10 Facts About Life Expectancy in Dominica 
Dominica, a 290-square-mile piece of paradise, is picturesque and surprisingly untouched. This small island has a population of 73,286 and has supported itself on its own agriculture rather than tourism. Its life expectancy is high and a record number of residents live well into their 100s. Here are 10 facts about life expectancy in Dominica.

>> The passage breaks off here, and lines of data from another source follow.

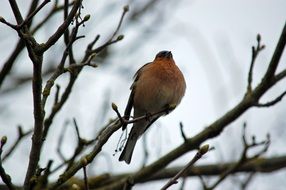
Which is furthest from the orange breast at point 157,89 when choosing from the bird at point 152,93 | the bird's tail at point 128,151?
the bird's tail at point 128,151

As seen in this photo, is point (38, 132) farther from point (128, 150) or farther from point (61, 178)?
point (128, 150)

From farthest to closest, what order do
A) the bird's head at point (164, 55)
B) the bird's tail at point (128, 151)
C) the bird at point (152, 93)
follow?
the bird's head at point (164, 55) < the bird at point (152, 93) < the bird's tail at point (128, 151)

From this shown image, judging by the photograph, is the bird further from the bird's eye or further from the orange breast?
the bird's eye

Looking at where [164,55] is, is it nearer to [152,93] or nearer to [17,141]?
[152,93]

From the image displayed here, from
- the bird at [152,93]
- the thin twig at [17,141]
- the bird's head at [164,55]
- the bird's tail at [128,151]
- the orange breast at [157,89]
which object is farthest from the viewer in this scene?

1o Facts About Life Expectancy in Dominica

  1. Dominica boasts the sixth-highest life expectancy in the Americas, which stood at 77.4 years for the total population in 2018. The average male lives 74.4 years and the average female lives for 80.5 years.

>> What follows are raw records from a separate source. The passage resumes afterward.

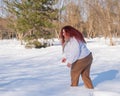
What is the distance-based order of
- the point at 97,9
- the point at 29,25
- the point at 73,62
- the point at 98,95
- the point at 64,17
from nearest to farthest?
1. the point at 98,95
2. the point at 73,62
3. the point at 29,25
4. the point at 97,9
5. the point at 64,17

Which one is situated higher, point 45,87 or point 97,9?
point 97,9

  2. Historically, Dominica has had low mortality rates although those numbers have been fluctuating over the years. In 2000, mortality rates were 7.3 per 1,000 in the population. This number rose in 2007 to 8.44 and came back down to 7.9 in 2018.
  3. From 1990 to 2017, the mortality rate of children under age 5 has increased from 18.8 to 30.3. In addition, the mortality rate rose from 15.7 to 26.4 for children under age 1. These numbers seem high, but when one considers the island’s small population, the combined number of deaths is surprisingly low. For instance, the three leading causes of death for children and infants under 5-years-old from 2006 and 2010 were respiratory disorders specific to the perinatal period, congenital malformations and bacterial sepsis of the newborn. This resulted in only 99 deaths amongst this age group in those four years.

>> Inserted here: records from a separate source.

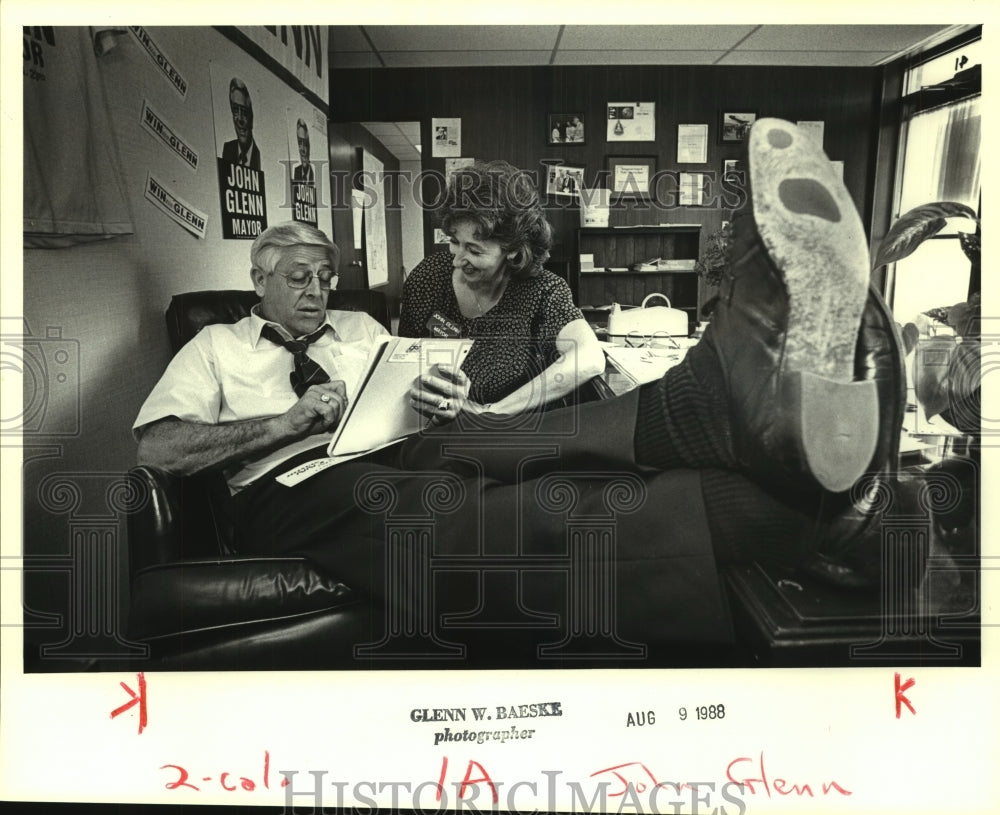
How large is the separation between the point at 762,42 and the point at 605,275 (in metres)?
0.57

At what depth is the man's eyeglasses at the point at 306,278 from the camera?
181cm

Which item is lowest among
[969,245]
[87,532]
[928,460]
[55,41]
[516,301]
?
[87,532]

  4. Since 2000, trained health personnel has seen all pregnant women. No cases of vaccine-preventable diseases in children occurred between 2006 and 2010. Immunization coverage in 2009 remained at 100 percent for MMR, 99.4 percent for polio and 98.6 percent for BCG. In 2009, 96.8 percent of women visited public health facilities. In addition, around 3.4 percent visited private medical practitioners for prenatal care. Around 99 percent of births took place in a hospital. Moreover, mothers exclusively breastfed around 26 percent of babies for six months.
  5. From 2007 to 2009, there were 296 adult deaths between ages 20 and 59 and there were 40 deaths of young adults ages 15-24 from 2005 to 2009. Fifty percent of these deaths were from external causes like car accidents and homicides.
  6. Thirteen percent of Dominica’s total population was reportedly elderly in 2010 and the number is steadily increasing. The Yes We Care program launched in 2009. It provides relief to the members of the elderly population that need it the most. This program offers income-tax-free pensions, free hospitalization and a minimum pension for all non-pensionable persons retiring from the public service.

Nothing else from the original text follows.